Someone accidentally brushes against the trash pile in passing. A beer bottle falls out and starts rolling, then continues in slow motion down our wooden stairs. Plonk. Plonk. Plonk. It’s moving at the pace of a snail on a crutches but is LOUD, louder than all the beasts of the apocalypse combined. Down the stairs it continues, until coming to a rest at the bottom, near our front door.
We’re all giggling, of course, and nothing even needs said. As much as our downstairs neighbor the Crip Keeper is continually screaming at her 14 year old son Will, she deserves this, as do those three unpleasant chicks who just moved in on the other side of this wall. I pick up another bottle and roll it intentionally down the stairs, although at a faster clip. It proves no less enervating as the first – and we can only imagine what it sounds like to Will’s mom, sleeping almost directly below us.

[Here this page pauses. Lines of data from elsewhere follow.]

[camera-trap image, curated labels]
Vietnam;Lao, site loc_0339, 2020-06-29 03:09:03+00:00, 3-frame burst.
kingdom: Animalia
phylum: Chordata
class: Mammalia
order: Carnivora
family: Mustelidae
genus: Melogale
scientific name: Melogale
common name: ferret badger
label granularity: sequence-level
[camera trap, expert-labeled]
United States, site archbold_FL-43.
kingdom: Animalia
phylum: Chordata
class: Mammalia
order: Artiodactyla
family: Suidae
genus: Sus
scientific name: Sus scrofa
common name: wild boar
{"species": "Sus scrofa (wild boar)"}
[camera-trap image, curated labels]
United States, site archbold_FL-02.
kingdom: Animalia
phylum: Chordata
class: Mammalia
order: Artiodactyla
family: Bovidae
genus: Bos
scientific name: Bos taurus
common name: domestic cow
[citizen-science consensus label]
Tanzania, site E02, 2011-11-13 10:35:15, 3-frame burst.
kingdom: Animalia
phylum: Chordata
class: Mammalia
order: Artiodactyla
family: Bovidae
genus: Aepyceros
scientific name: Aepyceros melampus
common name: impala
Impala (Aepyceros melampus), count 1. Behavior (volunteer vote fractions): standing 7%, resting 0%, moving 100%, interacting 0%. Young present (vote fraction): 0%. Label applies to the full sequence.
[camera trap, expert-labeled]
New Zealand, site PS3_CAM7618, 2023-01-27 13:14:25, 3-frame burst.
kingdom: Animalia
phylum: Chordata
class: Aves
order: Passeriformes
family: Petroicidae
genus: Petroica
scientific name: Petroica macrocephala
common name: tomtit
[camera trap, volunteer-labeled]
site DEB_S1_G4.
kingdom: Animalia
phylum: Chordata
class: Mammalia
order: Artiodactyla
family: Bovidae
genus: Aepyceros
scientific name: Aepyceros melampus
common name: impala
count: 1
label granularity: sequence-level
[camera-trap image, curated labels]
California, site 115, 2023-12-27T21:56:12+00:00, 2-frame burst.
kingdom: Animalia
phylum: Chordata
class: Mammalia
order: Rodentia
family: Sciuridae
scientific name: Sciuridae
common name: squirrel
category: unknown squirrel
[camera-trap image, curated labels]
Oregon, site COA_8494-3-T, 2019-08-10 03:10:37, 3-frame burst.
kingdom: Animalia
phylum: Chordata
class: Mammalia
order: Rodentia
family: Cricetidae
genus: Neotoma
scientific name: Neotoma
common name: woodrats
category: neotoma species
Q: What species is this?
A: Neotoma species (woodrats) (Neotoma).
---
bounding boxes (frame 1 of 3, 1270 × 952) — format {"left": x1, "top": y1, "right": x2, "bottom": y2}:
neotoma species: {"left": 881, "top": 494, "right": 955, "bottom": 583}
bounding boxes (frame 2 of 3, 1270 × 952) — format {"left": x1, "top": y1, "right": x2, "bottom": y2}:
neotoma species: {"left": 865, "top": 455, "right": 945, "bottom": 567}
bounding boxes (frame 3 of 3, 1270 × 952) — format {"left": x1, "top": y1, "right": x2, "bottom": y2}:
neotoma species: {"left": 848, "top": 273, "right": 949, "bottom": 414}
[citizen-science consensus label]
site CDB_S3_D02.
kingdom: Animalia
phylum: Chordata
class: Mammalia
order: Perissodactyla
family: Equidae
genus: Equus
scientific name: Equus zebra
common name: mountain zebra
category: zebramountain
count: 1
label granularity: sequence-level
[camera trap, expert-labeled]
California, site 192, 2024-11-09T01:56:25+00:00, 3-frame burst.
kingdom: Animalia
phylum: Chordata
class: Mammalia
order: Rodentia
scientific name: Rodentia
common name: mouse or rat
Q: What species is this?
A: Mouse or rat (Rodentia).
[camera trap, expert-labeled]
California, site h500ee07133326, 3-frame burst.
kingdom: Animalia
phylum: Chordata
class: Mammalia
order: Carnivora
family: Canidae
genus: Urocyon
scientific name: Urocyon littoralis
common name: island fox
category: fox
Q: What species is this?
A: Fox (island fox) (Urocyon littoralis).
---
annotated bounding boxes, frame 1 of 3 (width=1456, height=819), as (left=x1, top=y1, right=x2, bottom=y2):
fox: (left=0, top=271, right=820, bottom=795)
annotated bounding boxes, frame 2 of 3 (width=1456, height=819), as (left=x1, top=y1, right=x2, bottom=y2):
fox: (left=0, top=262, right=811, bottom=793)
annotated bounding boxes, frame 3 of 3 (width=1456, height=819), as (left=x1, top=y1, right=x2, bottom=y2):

Everyone leaps into the fray with both hands. First, we’re rolling the bottles, then a flash of inspiration hits one of us and we begin chucking them, as hard as we can down the flight of stairs, where they’d either hit the mounting pile of bottles or else explode into a million pieces against our front door, in either case making one hell of a ruckus and sending glass shrapnel everywhere.
On and on the bottle madness continues – and I realize it’s saying an awful lot about our lifestyle that we have this much ammunition on hand in the first place – until there are no more empty glass alcohol containers left to hurl. But all is not lost – a deceptively drunken Damon, with this insane gleam in his eye, picks up one of our phone books from in the kitchen and raises it overhead, wings the thing with all his might toward the pile of bottles.
CRASHBINGPURSKPPPPPWWWWWWW!!!! the impact rings out, sending us into a collective laughing fit all over again.
We hear the Crip Keeper’s front door creak open, the sound of her footsteps and a cane crossing the foyer. Then a pounding, pounding, pounding on our front door.
Our demented quartet stands the top of the stairs, silent except for an occasional escaped giggle. Then, finally, she goes away. Yes sir, it sure is good to have these guys around again.